### Data excerpts
____
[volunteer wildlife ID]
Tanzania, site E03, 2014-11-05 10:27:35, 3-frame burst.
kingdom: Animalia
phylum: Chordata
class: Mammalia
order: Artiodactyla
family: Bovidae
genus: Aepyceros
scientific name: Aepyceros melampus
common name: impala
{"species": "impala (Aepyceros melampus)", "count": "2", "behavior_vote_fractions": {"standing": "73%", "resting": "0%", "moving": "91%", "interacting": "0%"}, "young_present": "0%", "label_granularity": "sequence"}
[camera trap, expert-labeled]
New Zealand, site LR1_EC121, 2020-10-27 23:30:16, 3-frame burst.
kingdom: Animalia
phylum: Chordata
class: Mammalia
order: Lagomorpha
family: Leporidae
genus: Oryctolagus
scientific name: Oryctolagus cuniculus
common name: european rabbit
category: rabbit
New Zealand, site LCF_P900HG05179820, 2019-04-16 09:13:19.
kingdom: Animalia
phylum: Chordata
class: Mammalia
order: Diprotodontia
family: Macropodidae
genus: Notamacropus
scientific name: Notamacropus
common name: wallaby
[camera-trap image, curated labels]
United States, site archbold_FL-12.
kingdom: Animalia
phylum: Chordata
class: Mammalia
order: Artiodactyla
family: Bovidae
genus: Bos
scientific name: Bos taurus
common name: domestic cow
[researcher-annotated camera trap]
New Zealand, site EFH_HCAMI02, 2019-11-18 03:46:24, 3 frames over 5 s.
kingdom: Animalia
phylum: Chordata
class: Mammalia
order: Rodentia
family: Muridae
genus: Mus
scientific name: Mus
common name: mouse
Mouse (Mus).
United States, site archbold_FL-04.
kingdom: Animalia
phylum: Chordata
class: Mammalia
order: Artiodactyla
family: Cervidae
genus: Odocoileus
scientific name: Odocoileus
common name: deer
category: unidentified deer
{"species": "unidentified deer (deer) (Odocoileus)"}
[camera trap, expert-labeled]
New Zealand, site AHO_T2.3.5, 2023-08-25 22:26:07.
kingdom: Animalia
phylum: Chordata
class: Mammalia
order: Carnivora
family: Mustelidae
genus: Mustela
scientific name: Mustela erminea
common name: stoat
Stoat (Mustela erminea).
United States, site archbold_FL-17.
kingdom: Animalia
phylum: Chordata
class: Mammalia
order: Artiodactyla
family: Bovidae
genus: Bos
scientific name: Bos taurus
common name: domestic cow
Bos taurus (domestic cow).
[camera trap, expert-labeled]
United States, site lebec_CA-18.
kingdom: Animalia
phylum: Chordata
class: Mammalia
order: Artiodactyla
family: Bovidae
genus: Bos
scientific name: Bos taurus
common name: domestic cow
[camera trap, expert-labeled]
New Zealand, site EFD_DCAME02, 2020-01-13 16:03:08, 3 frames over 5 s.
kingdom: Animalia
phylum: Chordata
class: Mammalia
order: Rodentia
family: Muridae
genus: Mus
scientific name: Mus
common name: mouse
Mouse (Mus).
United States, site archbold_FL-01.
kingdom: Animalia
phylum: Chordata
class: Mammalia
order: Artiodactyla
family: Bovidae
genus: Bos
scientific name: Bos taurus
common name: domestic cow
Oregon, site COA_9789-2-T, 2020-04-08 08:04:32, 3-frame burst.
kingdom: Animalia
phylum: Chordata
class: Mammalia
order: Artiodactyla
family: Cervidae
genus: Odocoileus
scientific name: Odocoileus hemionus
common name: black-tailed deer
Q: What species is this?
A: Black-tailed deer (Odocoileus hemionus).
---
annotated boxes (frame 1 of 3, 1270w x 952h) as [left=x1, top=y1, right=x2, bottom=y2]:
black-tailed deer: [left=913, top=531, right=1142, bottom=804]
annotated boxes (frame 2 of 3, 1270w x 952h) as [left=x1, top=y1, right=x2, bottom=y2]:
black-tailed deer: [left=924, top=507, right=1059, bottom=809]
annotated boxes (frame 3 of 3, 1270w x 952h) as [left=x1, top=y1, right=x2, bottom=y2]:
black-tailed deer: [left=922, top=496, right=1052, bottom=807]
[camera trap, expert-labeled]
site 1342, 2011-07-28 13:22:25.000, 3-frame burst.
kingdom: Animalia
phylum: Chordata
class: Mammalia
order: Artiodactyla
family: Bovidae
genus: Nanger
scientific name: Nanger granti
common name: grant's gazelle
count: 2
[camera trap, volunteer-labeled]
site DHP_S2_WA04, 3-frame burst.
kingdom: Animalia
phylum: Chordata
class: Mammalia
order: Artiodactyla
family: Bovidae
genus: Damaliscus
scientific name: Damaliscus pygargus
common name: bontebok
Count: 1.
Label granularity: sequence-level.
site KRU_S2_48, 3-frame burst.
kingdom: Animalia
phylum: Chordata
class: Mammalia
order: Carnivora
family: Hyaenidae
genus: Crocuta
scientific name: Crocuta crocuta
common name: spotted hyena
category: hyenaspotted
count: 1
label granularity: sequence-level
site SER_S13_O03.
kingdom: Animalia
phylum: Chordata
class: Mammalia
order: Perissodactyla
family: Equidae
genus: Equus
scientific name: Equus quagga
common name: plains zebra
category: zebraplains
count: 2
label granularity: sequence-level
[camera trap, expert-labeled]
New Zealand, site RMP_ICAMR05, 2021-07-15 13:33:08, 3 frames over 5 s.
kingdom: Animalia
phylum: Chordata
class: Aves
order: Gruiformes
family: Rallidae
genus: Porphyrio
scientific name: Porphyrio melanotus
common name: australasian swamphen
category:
____
### Exercise objective
Exactly as they appear, restate all of the entries.

### Exercise solution
[volunteer wildlife ID]
Tanzania, site E03, 2014-11-05 10:27:35, 3-frame burst.
kingdom: Animalia
phylum: Chordata
class: Mammalia
order: Artiodactyla
family: Bovidae
genus: Aepyceros
scientific name: Aepyceros melampus
common name: impala
{"species": "impala (Aepyceros melampus)", "count": "2", "behavior_vote_fractions": {"standing": "73%", "resting": "0%", "moving": "91%", "interacting": "0%"}, "young_present": "0%", "label_granularity": "sequence"}
[camera trap, expert-labeled]
New Zealand, site LR1_EC121, 2020-10-27 23:30:16, 3-frame burst.
kingdom: Animalia
phylum: Chordata
class: Mammalia
order: Lagomorpha
family: Leporidae
genus: Oryctolagus
scientific name: Oryctolagus cuniculus
common name: european rabbit
category: rabbit
New Zealand, site LCF_P900HG05179820, 2019-04-16 09:13:19.
kingdom: Animalia
phylum: Chordata
class: Mammalia
order: Diprotodontia
family: Macropodidae
genus: Notamacropus
scientific name: Notamacropus
common name: wallaby
[camera-trap image, curated labels]
United States, site archbold_FL-12.
kingdom: Animalia
phylum: Chordata
class: Mammalia
order: Artiodactyla
family: Bovidae
genus: Bos
scientific name: Bos taurus
common name: domestic cow
[researcher-annotated camera trap]
New Zealand, site EFH_HCAMI02, 2019-11-18 03:46:24, 3 frames over 5 s.
kingdom: Animalia
phylum: Chordata
class: Mammalia
order: Rodentia
family: Muridae
genus: Mus
scientific name: Mus
common name: mouse
Mouse (Mus).
United States, site archbold_FL-04.
kingdom: Animalia
phylum: Chordata
class: Mammalia
order: Artiodactyla
family: Cervidae
genus: Odocoileus
scientific name: Odocoileus
common name: deer
category: unidentified deer
{"species": "unidentified deer (deer) (Odocoileus)"}
[camera trap, expert-labeled]
New Zealand, site AHO_T2.3.5, 2023-08-25 22:26:07.
kingdom: Animalia
phylum: Chordata
class: Mammalia
order: Carnivora
family: Mustelidae
genus: Mustela
scientific name: Mustela erminea
common name: stoat
Stoat (Mustela erminea).
United States, site archbold_FL-17.
kingdom: Animalia
phylum: Chordata
class: Mammalia
order: Artiodactyla
family: Bovidae
genus: Bos
scientific name: Bos taurus
common name: domestic cow
Bos taurus (domestic cow).
[camera trap, expert-labeled]
United States, site lebec_CA-18.
kingdom: Animalia
phylum: Chordata
class: Mammalia
order: Artiodactyla
family: Bovidae
genus: Bos
scientific name: Bos taurus
common name: domestic cow
[camera trap, expert-labeled]
New Zealand, site EFD_DCAME02, 2020-01-13 16:03:08, 3 frames over 5 s.
kingdom: Animalia
phylum: Chordata
class: Mammalia
order: Rodentia
family: Muridae
genus: Mus
scientific name: Mus
common name: mouse
Mouse (Mus).
United States, site archbold_FL-01.
kingdom: Animalia
phylum: Chordata
class: Mammalia
order: Artiodactyla
family: Bovidae
genus: Bos
scientific name: Bos taurus
common name: domestic cow
Oregon, site COA_9789-2-T, 2020-04-08 08:04:32, 3-frame burst.
kingdom: Animalia
phylum: Chordata
class: Mammalia
order: Artiodactyla
family: Cervidae
genus: Odocoileus
scientific name: Odocoileus hemionus
common name: black-tailed deer
Q: What species is this?
A: Black-tailed deer (Odocoileus hemionus).
---
annotated boxes (frame 1 of 3, 1270w x 952h) as [left=x1, top=y1, right=x2, bottom=y2]:
black-tailed deer: [left=913, top=531, right=1142, bottom=804]
annotated boxes (frame 2 of 3, 1270w x 952h) as [left=x1, top=y1, right=x2, bottom=y2]:
black-tailed deer: [left=924, top=507, right=1059, bottom=809]
annotated boxes (frame 3 of 3, 1270w x 952h) as [left=x1, top=y1, right=x2, bottom=y2]:
black-tailed deer: [left=922, top=496, right=1052, bottom=807]
[camera trap, expert-labeled]
site 1342, 2011-07-28 13:22:25.000, 3-frame burst.
kingdom: Animalia
phylum: Chordata
class: Mammalia
order: Artiodactyla
family: Bovidae
genus: Nanger
scientific name: Nanger granti
common name: grant's gazelle
count: 2
[camera trap, volunteer-labeled]
site DHP_S2_WA04, 3-frame burst.
kingdom: Animalia
phylum: Chordata
class: Mammalia
order: Artiodactyla
family: Bovidae
genus: Damaliscus
scientific name: Damaliscus pygargus
common name: bontebok
Count: 1.
Label granularity: sequence-level.
site KRU_S2_48, 3-frame burst.
kingdom: Animalia
phylum: Chordata
class: Mammalia
order: Carnivora
family: Hyaenidae
genus: Crocuta
scientific name: Crocuta crocuta
common name: spotted hyena
category: hyenaspotted
count: 1
label granularity: sequence-level
site SER_S13_O03.
kingdom: Animalia
phylum: Chordata
class: Mammalia
order: Perissodactyla
family: Equidae
genus: Equus
scientific name: Equus quagga
common name: plains zebra
category: zebraplains
count: 2
label granularity: sequence-level
[camera trap, expert-labeled]
New Zealand, site RMP_ICAMR05, 2021-07-15 13:33:08, 3 frames over 5 s.
kingdom: Animalia
phylum: Chordata
class: Aves
order: Gruiformes
family: Rallidae
genus: Porphyrio
scientific name: Porphyrio melanotus
common name: australasian swamphen
category:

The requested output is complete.